Kinetic Energy and Work and Power

In summary: W=9.8 Watts?In summary, the box has a kinetic energy of 9.8 Watts when it is moving up a 12 degree incline on a horizontal frictionless surface.
  • #1
nemzy
125
0
I can't seem to get the right answer to these questions

Question:

A 1.8 kg block is initially at rest on a horizontal frictionless surface when a horizontal force in the positive direction of an x-axis is applied to the block. The force is given by F(x)=(2.4-x^2)i N, where x is in meters and the initial position of the block is x=0

(a) what is the kinetic energy of the block as it basses through x=2.0m?

Answer:

This is how i tried to solve it, since Vi(initial)=0 and Vf(final)= unknown, we can use the formula Vf^2=Vi+2a(X2-X1). But..Force = (2.4-x^2) and at x=2 it is (2.4-4)=-1.6...and f=ma so -1.6/1.8 will equal the acceleration which is -.89...but how the f is the acceleration negative when a horizontal force is applied to the box on a frictionless surface? i don't know where i went wrong with my calculatoins...

Also here is another question that i am having trouble with...

Question:

Boxes are transported from one location to another in a warehouse by means of a conveyor belt that moves with a constant speed of 0.50m/s. At a certain location the conveyor belt moves for 2.0 m u an incline that makes an angle of 12degrees with the horizontal.

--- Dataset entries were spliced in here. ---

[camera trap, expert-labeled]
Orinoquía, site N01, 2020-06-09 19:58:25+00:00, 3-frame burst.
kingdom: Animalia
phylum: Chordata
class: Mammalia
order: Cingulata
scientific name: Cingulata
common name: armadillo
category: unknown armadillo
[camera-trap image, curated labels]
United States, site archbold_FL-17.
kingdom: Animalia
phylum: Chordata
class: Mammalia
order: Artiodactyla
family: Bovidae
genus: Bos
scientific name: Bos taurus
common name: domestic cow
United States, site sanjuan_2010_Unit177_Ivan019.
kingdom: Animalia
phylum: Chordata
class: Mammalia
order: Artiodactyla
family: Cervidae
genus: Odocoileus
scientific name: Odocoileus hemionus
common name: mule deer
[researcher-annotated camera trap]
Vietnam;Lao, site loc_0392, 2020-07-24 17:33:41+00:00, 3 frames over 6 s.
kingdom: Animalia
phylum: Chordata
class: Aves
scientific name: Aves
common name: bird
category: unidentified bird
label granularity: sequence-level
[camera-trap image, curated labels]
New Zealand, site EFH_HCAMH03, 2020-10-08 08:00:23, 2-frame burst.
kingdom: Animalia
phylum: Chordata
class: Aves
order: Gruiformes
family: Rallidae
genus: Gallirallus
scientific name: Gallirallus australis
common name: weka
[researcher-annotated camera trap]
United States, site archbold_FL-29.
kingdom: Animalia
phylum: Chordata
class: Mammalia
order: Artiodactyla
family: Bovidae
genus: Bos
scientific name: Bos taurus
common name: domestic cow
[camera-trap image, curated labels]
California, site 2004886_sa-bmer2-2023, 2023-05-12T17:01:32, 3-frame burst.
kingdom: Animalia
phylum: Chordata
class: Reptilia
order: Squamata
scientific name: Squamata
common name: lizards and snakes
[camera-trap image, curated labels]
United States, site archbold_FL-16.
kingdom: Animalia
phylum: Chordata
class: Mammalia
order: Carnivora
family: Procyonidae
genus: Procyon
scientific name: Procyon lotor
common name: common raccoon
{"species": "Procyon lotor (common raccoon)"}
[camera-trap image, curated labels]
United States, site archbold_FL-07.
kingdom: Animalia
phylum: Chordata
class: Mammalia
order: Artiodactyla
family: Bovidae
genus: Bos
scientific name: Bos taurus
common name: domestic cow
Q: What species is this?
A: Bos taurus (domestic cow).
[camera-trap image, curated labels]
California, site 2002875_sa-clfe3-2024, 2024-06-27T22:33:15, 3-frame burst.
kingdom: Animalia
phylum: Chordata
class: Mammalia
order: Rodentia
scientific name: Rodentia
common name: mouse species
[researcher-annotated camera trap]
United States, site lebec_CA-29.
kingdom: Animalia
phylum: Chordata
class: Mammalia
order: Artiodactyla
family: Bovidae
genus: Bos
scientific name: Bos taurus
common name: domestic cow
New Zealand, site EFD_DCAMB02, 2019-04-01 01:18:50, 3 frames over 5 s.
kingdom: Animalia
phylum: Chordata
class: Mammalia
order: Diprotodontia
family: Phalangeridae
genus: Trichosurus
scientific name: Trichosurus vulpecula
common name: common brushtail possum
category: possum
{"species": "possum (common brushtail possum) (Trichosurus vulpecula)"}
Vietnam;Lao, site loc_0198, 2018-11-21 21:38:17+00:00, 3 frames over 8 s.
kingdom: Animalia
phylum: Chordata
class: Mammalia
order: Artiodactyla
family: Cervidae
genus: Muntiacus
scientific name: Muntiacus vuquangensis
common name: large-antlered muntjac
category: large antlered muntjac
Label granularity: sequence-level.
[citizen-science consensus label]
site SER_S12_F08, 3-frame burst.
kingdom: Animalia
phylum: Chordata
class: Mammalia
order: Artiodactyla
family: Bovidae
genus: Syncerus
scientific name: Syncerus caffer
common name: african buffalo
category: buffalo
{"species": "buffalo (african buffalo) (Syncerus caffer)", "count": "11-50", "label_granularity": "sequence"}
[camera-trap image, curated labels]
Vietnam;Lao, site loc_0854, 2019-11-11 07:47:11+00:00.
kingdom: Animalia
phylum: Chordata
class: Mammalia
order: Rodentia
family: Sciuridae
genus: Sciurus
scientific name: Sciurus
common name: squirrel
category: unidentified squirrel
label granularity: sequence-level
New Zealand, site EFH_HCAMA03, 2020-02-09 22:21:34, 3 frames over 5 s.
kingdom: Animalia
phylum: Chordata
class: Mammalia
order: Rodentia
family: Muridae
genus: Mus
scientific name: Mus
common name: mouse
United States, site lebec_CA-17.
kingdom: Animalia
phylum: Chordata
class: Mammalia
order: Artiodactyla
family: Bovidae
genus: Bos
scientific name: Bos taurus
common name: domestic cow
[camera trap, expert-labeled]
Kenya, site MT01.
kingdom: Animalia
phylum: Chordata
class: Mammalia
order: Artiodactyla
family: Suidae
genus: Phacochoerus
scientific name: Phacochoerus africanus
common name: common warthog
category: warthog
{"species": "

Assume that the 2.0kg box rides on the belt without slipping

(a) At what rate is the force of the conveyor belt doing work on the box as the box moves up the 12degree incline.

Answer:

this is how i tried to solve it...

since m=2kg, a=0, theta= 12degree, and distance = 2m, and Vc(velocity at constant)=0.50...we have all the constants we need

So first Work=mgdcos(theta) = (2)(9.8)(2)(cos12)=38.343

and X2-X1 (change in distance)=(Vc)(time) sooo...2=38.343t and t = 4 seconds...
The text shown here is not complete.